A later node-based definition for Trechnotheria was the clade comprising the last common ancestor of Zhangheotherium and living therian mammals, and all its descendants. Alternatively it can be defined as the group with true symmetrodontia, being defined as an apomorphy rather than being defined as a node, the redefinition includes the Tinodontids.

== Characteristics ==
Like most Mesozoic mammal groups, early trechnotherians are known mainly from their teeth. Hence, one of the most prominent features of this group is the "hypertrophied postvallum/prevallid shearing mechanism", along with other dental characters. Features of the shoulder blade, tibia, humerus, and ankle joint also diagnose this clade.

==Phylogeny==
A cladogram based on Luo, Cifelli & Kielan-Jaworowska, 2001, Luo, Kielan-Jaworowska & Cifelli, 2002 and, Kielan-Jaworowska, Cifelli & Luo, 2004.
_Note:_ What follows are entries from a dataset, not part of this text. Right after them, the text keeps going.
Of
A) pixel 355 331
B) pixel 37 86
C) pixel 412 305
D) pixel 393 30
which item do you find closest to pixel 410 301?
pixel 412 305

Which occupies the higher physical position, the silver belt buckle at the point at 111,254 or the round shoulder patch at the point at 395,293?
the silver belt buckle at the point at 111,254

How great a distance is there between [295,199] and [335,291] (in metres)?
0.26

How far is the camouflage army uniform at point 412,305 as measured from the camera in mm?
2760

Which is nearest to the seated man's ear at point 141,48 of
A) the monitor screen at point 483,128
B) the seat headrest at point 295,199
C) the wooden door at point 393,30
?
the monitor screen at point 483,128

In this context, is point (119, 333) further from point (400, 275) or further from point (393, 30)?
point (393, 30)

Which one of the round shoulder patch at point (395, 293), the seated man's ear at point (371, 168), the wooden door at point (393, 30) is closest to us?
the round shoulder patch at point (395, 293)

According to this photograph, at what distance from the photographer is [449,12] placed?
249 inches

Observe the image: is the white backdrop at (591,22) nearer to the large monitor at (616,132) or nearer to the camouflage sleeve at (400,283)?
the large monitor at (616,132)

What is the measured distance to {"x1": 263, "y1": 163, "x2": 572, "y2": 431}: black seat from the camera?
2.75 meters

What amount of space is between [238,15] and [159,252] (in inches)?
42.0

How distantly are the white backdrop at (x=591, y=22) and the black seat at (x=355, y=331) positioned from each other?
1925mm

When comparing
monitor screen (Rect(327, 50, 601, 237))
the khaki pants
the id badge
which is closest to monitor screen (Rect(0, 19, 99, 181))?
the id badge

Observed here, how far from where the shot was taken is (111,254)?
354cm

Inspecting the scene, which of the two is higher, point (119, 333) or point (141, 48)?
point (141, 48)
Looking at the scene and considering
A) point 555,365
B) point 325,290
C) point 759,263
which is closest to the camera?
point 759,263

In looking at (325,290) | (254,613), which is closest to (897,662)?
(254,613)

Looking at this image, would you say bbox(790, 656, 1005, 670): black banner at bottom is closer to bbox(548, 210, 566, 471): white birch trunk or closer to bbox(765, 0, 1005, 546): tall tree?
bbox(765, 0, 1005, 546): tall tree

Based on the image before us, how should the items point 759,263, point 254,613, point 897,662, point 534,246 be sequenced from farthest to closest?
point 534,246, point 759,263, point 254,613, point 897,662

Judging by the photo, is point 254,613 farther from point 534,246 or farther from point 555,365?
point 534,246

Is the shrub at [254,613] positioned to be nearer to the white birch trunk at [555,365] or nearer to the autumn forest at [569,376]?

- Unassigned Trechnotheria:
  - †Austrotriconodon mckennai Bonaparte 1986 {Austrotriconodontidae Bonaparte 1990}
  - †Chaoyangodens lii Hou & Meng 2014
- Paraphyletic Symmetrodonta Simpson 1925
  - †Atlasodon monbaroni Sigogneau-Russell 1991 [Dryolestida, or Zatheria indet., milk tooth (Averianov, 2002)]
  - †Kennetheredium leesi Sigogneau-Russell 2003a
  - †Kotatherium haldanei Datta 1981
  - †Trishulotherium kotaensis Yadagiri 1985
- Unassigned Cladotheria:
  - †Afriquiamus nesovi Sigogneau-Russell 1999
  - †Butlerigale Kühne 1968
  - †Chunnelodon alopekodes Ensom & Sigogneau-Russell 1998
  - †Guimarota freyi Kuhne 1968
- Unassigned Zatheria:
  - †Arguimus khoshajari Dashzeveg 1979 Arguitherium cromptoni Dashzeveg 1994] {Arguimuridae Dashzeveg 1994 [Arguitheriidae Dashzeveg 1994]}
  - †Minimus richardfoxi Sigogneau-Russell 1999
  - †Magnimus ensomi Sigogneau-Russell 1999
  - †Mozomus shikamai Li et al. 2005 {Mozomuridae Li et al. 2005}
  - †Nanolestes Martin 2002
    - †N. drescherae Martin 2002
    - †N. krusati Martin 2002
    - †N. mackennai Martin, Averianov & Pfretzschner 2010
- Unassigned Boreosphenida:
  - †Argaliatherium robustum Cifelli & Davis 2015
  - †Carinalestes murensis Cifelli & Davis 2015
  - †Hypomylos Sigogneau-Russell 1992
    - †H. phelizoni Sigogneau-Russell 1992
    - †H. micros Sigogneau-Russell 1994
  - †Picopsidae Fox 1980
    - †Picopsis pattersoni Fox 1980
    - †Tirotherium aptum Montellano-Ballesteros & Fox 2015
Alternatively, the zanjeotherids would be ancestral to both the spalacotherids and the cladotherians (driolestoids and prototribosphenids), with the tinodontids equally paraphyletic. The group that contains the Spalacotheriidae and Cladotheria is called Alethinotheria (sensu Alexander O Averianov. 2013'), which was initially proposed to highlight the closeness between the spalacotherids and the meridiolestids.